Stated task
Lay out every line of the records below as a numbered list, omitting the blank lines.

Records:
○ ○ ○ ○

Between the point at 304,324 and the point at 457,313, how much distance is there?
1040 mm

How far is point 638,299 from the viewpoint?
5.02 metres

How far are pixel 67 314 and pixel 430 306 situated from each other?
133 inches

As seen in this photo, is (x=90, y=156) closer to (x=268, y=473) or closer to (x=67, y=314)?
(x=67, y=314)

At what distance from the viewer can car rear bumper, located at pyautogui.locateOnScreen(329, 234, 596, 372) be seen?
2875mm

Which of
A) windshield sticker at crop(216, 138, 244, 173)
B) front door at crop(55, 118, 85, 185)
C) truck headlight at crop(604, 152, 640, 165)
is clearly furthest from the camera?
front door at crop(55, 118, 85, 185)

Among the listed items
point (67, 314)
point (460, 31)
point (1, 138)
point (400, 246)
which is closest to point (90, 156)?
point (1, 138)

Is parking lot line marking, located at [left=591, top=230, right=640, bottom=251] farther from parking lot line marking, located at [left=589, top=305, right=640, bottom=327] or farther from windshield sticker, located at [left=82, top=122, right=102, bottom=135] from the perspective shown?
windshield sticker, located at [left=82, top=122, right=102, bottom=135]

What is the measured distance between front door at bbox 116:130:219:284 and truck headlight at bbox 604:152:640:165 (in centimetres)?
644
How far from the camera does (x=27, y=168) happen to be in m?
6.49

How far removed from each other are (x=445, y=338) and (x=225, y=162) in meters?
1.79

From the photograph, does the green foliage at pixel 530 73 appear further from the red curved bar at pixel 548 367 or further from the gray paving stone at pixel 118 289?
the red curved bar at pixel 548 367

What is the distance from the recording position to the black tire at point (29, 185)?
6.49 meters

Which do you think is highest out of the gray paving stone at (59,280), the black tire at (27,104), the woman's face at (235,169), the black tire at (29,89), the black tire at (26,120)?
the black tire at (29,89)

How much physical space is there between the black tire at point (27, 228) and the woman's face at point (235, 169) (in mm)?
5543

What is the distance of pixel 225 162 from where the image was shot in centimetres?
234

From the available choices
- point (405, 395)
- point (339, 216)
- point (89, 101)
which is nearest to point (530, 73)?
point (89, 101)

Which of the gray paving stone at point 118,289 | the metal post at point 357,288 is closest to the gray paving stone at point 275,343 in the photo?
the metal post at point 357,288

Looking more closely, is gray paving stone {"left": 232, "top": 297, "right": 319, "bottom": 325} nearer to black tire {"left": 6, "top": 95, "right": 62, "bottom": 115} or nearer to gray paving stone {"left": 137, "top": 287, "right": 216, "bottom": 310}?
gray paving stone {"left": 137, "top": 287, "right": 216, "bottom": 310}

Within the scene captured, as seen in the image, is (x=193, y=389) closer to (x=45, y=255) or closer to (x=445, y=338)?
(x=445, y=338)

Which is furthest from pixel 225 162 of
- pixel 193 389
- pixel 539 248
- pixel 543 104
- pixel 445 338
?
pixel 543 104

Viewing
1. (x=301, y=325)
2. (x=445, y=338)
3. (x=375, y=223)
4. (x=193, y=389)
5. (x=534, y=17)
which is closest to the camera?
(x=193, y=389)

○ ○ ○ ○

Result
1. Between the point at 304,324 and the point at 457,313, how much distance is there?
2. 1040 mm
3. How far is point 638,299 from the viewpoint?
4. 5.02 metres
5. How far are pixel 67 314 and pixel 430 306 situated from each other?
6. 133 inches
7. As seen in this photo, is (x=90, y=156) closer to (x=268, y=473) or closer to (x=67, y=314)?
8. (x=67, y=314)
9. At what distance from the viewer can car rear bumper, located at pyautogui.locateOnScreen(329, 234, 596, 372) be seen?
10. 2875mm
11. Which of
12. A) windshield sticker at crop(216, 138, 244, 173)
13. B) front door at crop(55, 118, 85, 185)
14. C) truck headlight at crop(604, 152, 640, 165)
15. is clearly furthest from the camera?
16. front door at crop(55, 118, 85, 185)
17. Among the listed items
18. point (67, 314)
19. point (460, 31)
20. point (1, 138)
21. point (400, 246)
22. which is closest to point (90, 156)?
23. point (1, 138)
24. Is parking lot line marking, located at [left=591, top=230, right=640, bottom=251] farther from parking lot line marking, located at [left=589, top=305, right=640, bottom=327] or farther from windshield sticker, located at [left=82, top=122, right=102, bottom=135] from the perspective shown?
25. windshield sticker, located at [left=82, top=122, right=102, bottom=135]
26. What is the measured distance between front door at bbox 116:130:219:284 and truck headlight at bbox 604:152:640:165 (in centimetres)?
27. 644
28. How far from the camera does (x=27, y=168) happen to be in m?
29. 6.49
30. How far removed from each other are (x=445, y=338) and (x=225, y=162) in meters?
31. 1.79
32. From the photograph, does the green foliage at pixel 530 73 appear further from the red curved bar at pixel 548 367 or further from the gray paving stone at pixel 118 289?
33. the red curved bar at pixel 548 367
34. What is the distance from the recording position to the black tire at point (29, 185)?
35. 6.49 meters
36. Which do you think is highest out of the gray paving stone at (59,280), the black tire at (27,104), the woman's face at (235,169), the black tire at (29,89), the black tire at (26,120)?
37. the black tire at (29,89)
38. How much physical space is there between the black tire at point (27, 228) and the woman's face at point (235, 169) (in mm)?
39. 5543
40. What is the distance of pixel 225 162 from where the image was shot in centimetres?
41. 234
42. From the available choices
43. - point (405, 395)
44. - point (339, 216)
45. - point (89, 101)
46. which is nearest to point (530, 73)?
47. point (89, 101)
48. Which of the gray paving stone at point 118,289 | the metal post at point 357,288 is closest to the gray paving stone at point 275,343 in the photo?
49. the metal post at point 357,288
50. Looking more closely, is gray paving stone {"left": 232, "top": 297, "right": 319, "bottom": 325} nearer to black tire {"left": 6, "top": 95, "right": 62, "bottom": 115} or nearer to gray paving stone {"left": 137, "top": 287, "right": 216, "bottom": 310}?
51. gray paving stone {"left": 137, "top": 287, "right": 216, "bottom": 310}
52. Within the scene captured, as seen in the image, is (x=193, y=389) closer to (x=45, y=255) or closer to (x=445, y=338)?
53. (x=445, y=338)
54. Which is furthest from pixel 225 162 of
55. - pixel 193 389
56. - pixel 539 248
57. - pixel 543 104
58. - pixel 445 338
59. ?
60. pixel 543 104
61. Viewing
62. 1. (x=301, y=325)
63. 2. (x=445, y=338)
64. 3. (x=375, y=223)
65. 4. (x=193, y=389)
66. 5. (x=534, y=17)
67. which is closest to the camera?
68. (x=193, y=389)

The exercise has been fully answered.